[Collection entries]
** start **

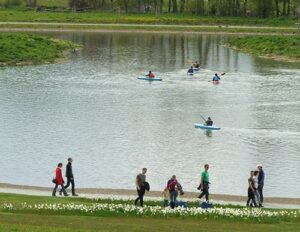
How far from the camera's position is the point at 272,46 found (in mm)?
137250

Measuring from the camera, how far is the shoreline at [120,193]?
142ft

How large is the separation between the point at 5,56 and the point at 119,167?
65494mm

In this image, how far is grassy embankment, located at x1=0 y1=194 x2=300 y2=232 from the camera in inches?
1303

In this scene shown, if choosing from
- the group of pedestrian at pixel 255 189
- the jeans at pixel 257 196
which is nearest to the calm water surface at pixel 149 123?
the group of pedestrian at pixel 255 189

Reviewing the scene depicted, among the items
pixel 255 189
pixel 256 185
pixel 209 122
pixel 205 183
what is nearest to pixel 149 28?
pixel 209 122

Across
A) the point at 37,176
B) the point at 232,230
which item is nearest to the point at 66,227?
the point at 232,230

** end **

Swap "camera" for "viewer" throughout the records and give them again with nothing else altered, leaving out the pictures.

▶ **SOLUTION**:
How far from the viewer's position is the point at 272,46 found (in mm)?
137250

Measuring from the viewer, how far is the shoreline at [120,193]?
142ft

How large is the separation between the point at 5,56 and the point at 119,167?
65494mm

In this image, how far is grassy embankment, located at x1=0 y1=194 x2=300 y2=232 from the viewer in inches?
1303

In this scene shown, if choosing from
- the group of pedestrian at pixel 255 189
- the jeans at pixel 257 196
which is nearest to the calm water surface at pixel 149 123?
the group of pedestrian at pixel 255 189

Reviewing the scene depicted, among the items
pixel 255 189
pixel 256 185
pixel 209 122
pixel 205 183
what is nearest to pixel 149 28?
pixel 209 122

Across
A) the point at 37,176
B) the point at 232,230
which item is nearest to the point at 66,227?
the point at 232,230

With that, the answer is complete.